Over the years Apply users have continally and consistently found it necessary to criticize Microsoft and Windows, and treat Windows users as ignoramuses who don't know what they're missing. Maybe they have some need to make themselves feel superior since so many people bought PC's and got along perfectly well with them.

I, for one, happen to prefer windows for several reasons, among them the huge amount of available software and an almost unlimited choice of peripherals. The desktop and much of the operation of Windows can be customized in a myriad of ways.

Everyone with a Apple product has the same product. I can choose a computer from scores of manufacturers with varying capabilites, or I can buy a case, motherboard and other parts and put one together myself.
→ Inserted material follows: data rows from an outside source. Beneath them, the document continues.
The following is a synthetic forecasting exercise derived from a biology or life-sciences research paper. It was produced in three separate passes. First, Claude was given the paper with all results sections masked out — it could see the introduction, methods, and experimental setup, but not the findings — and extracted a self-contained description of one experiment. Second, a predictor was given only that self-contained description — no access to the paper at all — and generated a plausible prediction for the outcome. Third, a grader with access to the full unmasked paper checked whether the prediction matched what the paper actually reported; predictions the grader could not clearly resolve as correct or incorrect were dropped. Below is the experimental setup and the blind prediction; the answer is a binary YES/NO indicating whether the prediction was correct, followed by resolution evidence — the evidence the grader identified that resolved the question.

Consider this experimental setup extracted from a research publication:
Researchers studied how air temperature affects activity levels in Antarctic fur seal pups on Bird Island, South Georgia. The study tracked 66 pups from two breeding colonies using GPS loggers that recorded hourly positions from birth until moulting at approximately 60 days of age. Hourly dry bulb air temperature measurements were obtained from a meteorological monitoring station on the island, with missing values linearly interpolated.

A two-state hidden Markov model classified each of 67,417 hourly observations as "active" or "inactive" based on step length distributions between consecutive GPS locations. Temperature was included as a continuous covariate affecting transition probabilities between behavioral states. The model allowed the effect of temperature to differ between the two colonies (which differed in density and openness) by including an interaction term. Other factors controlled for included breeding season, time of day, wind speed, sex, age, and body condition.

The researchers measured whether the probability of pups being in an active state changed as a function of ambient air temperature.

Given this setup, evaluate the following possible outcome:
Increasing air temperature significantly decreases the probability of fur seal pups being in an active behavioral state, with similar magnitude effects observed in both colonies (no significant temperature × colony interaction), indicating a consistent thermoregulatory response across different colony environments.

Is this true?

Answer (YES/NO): NO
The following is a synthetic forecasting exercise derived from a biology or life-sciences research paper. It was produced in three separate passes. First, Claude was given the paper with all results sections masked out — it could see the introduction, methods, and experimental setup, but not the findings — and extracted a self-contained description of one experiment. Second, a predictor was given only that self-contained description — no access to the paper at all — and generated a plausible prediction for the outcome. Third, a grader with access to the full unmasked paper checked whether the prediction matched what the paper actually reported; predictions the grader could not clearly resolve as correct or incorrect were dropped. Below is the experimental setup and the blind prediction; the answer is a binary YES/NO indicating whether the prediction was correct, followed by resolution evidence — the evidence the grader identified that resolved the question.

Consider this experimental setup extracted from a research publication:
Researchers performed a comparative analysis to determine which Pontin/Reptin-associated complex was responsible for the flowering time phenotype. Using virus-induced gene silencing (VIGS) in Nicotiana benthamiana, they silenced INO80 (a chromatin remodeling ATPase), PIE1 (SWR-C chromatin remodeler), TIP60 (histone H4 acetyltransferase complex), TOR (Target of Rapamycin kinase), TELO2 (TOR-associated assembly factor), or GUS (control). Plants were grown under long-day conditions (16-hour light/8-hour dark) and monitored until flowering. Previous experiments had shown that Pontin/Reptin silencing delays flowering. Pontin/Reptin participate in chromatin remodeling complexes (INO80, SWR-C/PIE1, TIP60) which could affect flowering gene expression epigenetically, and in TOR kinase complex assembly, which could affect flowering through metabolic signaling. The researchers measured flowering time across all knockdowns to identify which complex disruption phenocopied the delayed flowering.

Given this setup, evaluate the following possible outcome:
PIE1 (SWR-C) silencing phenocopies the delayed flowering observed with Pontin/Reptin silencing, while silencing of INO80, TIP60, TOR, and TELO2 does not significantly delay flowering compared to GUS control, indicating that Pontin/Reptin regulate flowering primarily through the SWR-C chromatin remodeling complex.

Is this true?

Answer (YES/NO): NO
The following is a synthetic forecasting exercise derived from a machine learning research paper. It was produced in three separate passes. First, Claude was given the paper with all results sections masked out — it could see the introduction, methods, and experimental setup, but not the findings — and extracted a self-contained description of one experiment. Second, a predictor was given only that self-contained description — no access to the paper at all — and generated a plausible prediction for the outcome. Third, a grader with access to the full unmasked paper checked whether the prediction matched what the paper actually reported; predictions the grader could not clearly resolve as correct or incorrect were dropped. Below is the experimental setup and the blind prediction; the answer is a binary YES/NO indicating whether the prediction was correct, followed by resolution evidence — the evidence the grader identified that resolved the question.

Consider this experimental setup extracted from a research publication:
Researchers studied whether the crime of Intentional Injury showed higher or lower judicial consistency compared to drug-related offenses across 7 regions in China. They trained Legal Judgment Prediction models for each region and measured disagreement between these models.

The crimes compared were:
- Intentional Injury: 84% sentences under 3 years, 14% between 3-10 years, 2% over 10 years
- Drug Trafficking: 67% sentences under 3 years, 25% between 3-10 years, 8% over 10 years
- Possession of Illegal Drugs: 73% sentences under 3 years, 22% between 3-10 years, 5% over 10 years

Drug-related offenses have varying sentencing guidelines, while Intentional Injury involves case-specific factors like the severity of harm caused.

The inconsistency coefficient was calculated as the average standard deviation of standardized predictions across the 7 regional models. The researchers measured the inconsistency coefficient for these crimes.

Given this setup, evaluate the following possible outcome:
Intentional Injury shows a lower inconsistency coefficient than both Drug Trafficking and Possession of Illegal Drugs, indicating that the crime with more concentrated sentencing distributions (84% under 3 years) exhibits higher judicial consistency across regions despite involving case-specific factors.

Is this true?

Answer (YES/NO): YES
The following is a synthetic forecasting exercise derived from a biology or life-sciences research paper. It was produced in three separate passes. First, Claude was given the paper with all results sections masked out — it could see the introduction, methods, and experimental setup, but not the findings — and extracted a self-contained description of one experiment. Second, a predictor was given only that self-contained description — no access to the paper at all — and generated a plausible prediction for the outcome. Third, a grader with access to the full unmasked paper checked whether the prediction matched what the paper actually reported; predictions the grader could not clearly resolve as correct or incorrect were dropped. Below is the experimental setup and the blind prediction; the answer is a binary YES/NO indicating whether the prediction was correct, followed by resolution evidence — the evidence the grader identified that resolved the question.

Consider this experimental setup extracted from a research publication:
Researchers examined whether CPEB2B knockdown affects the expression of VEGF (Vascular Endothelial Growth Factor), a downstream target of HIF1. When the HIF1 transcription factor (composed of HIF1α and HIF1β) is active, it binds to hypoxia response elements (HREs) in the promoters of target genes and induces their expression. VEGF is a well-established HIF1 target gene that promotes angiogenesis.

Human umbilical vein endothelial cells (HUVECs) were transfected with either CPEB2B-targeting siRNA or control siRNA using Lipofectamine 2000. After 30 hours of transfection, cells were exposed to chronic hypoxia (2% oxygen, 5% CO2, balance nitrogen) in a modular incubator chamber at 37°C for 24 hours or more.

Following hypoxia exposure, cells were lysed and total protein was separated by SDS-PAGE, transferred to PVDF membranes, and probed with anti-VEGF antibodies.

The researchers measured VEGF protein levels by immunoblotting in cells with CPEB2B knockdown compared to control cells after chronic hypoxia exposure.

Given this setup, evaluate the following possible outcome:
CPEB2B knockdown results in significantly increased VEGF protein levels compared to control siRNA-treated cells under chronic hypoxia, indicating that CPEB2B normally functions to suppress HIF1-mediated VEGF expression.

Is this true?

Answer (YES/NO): NO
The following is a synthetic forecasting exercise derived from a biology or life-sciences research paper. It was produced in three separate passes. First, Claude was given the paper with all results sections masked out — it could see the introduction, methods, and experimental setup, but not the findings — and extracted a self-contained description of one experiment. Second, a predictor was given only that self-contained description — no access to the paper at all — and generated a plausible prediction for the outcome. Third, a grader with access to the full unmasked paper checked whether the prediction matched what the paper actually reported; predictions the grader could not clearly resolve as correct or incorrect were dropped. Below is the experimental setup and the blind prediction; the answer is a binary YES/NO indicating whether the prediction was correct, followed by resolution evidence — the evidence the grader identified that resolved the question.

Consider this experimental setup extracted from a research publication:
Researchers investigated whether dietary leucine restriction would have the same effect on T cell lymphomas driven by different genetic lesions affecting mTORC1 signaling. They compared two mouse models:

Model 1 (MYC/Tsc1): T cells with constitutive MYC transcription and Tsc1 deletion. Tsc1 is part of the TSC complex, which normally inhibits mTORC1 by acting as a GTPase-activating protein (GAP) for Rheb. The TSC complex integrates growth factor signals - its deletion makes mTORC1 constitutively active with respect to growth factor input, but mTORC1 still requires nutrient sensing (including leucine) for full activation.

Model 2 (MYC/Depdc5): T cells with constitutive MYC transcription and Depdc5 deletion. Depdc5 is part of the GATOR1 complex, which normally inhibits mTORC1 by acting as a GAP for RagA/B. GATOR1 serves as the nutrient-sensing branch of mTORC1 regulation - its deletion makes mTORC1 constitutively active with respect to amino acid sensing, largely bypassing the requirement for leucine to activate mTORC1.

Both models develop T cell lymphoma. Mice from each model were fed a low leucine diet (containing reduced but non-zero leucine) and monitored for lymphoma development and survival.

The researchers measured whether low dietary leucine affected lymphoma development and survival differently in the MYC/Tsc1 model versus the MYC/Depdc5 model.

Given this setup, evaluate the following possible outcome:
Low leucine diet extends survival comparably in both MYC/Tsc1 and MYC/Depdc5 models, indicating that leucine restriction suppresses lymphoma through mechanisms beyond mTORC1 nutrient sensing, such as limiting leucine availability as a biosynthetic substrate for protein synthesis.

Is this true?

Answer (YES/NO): NO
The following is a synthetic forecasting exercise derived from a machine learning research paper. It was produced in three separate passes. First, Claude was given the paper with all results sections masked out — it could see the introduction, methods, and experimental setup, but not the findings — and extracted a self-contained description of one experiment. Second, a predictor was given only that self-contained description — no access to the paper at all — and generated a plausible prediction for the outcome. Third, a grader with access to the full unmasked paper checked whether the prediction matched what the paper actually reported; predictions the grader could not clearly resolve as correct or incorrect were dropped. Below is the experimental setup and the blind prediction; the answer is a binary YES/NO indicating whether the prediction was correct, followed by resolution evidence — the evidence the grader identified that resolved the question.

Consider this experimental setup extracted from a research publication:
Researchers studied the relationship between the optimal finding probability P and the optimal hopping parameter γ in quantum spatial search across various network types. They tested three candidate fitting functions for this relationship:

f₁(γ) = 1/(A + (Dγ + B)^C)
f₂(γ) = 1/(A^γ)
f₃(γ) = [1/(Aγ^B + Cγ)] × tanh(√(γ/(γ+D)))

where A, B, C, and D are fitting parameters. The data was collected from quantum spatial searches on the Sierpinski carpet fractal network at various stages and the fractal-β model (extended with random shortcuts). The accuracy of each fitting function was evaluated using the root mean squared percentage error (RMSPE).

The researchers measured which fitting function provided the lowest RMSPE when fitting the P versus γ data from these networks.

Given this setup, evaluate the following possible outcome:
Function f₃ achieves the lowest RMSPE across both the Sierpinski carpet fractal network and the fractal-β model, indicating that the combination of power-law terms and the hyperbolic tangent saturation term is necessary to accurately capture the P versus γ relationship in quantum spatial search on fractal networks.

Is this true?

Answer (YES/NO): NO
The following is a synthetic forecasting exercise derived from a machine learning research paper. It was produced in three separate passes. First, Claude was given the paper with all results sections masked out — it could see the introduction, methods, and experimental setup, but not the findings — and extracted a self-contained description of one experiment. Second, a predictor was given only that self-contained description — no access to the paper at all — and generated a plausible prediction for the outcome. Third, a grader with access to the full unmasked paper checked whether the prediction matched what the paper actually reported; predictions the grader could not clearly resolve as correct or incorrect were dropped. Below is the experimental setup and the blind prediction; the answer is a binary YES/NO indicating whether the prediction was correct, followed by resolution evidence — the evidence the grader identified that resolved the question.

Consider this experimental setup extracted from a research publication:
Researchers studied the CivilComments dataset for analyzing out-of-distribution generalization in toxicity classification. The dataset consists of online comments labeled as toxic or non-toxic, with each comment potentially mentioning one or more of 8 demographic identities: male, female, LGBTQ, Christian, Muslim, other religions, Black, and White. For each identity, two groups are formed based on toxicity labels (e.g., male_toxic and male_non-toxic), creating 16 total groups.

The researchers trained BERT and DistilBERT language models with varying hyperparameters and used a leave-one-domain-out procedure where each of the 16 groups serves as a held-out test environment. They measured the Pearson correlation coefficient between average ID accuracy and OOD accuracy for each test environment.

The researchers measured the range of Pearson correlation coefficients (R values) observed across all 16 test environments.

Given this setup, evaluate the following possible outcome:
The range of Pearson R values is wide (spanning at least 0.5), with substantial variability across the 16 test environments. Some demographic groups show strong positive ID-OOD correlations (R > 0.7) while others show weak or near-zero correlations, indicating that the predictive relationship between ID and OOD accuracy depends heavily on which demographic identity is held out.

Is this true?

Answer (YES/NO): NO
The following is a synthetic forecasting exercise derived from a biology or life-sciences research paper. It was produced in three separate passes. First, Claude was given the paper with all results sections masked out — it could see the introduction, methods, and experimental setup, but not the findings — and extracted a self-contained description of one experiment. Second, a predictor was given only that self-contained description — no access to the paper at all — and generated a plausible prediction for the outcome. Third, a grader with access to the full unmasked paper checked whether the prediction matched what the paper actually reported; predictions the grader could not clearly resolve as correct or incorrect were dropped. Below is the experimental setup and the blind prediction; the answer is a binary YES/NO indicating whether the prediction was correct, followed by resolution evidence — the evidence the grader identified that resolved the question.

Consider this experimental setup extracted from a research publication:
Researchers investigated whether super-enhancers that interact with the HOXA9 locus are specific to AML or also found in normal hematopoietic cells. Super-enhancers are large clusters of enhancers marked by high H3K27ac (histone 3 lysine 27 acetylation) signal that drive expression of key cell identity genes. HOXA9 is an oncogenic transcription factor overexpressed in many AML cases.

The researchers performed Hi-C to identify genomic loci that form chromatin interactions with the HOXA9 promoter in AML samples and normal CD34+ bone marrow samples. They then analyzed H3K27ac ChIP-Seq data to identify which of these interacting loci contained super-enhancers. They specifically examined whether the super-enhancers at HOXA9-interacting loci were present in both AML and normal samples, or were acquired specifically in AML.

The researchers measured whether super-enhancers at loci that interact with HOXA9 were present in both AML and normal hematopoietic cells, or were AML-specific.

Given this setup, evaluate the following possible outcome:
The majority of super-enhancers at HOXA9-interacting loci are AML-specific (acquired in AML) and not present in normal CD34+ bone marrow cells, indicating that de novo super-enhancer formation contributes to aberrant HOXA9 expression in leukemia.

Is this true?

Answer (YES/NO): NO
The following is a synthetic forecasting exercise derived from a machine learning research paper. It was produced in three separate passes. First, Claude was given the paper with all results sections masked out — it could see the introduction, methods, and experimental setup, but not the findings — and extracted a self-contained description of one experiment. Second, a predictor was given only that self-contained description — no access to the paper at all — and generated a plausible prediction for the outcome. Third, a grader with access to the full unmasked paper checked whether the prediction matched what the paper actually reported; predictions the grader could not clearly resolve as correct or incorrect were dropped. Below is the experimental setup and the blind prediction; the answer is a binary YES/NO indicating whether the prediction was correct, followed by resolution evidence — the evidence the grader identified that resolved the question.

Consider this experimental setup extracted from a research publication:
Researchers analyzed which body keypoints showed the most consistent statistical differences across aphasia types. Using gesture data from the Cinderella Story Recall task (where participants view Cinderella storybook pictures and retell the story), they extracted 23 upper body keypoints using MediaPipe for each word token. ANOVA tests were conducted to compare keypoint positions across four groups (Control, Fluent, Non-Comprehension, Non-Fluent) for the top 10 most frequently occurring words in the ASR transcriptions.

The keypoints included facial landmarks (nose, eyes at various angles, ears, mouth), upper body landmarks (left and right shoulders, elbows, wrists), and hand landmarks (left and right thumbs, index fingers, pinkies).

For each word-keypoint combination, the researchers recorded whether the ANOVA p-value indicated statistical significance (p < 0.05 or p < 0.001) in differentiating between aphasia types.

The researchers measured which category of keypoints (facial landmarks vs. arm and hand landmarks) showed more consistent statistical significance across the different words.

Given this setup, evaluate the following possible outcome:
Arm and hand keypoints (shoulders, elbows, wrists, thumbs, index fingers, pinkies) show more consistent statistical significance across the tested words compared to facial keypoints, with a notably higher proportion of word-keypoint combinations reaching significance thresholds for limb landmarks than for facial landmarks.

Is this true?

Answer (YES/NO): YES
After hearing it for years, I'm sick of Apple arrogance.

A touch screen for a laptop or desktop setup is a fatally flawed concept. How long will it take consumers to tire -- mentally and physically -- of reaching across the keyboard to stroke the screen? Many experienced users don't even like to use a mouse, preferring faster keyboard shortcuts that require less hand and arm movement.

as an Apple fan in this battle I have to say this article is concerning.  The Surface talet runs off an interface of Windows 8 called Windows RT, which is hardly the same program being ported onto computers.  By lumpin an OS system review for Windows 8 through your experiences using the tablet, you hardly do justice to the real Windows 8 product.  Its kind of lazy journalism for a tech review to assume they are using an OS just based off some looks right?  While Windows 8 is far from what it needs to be the rewiews for the straight OS as compared to Windows RT are miles apart.  Just do some basic research...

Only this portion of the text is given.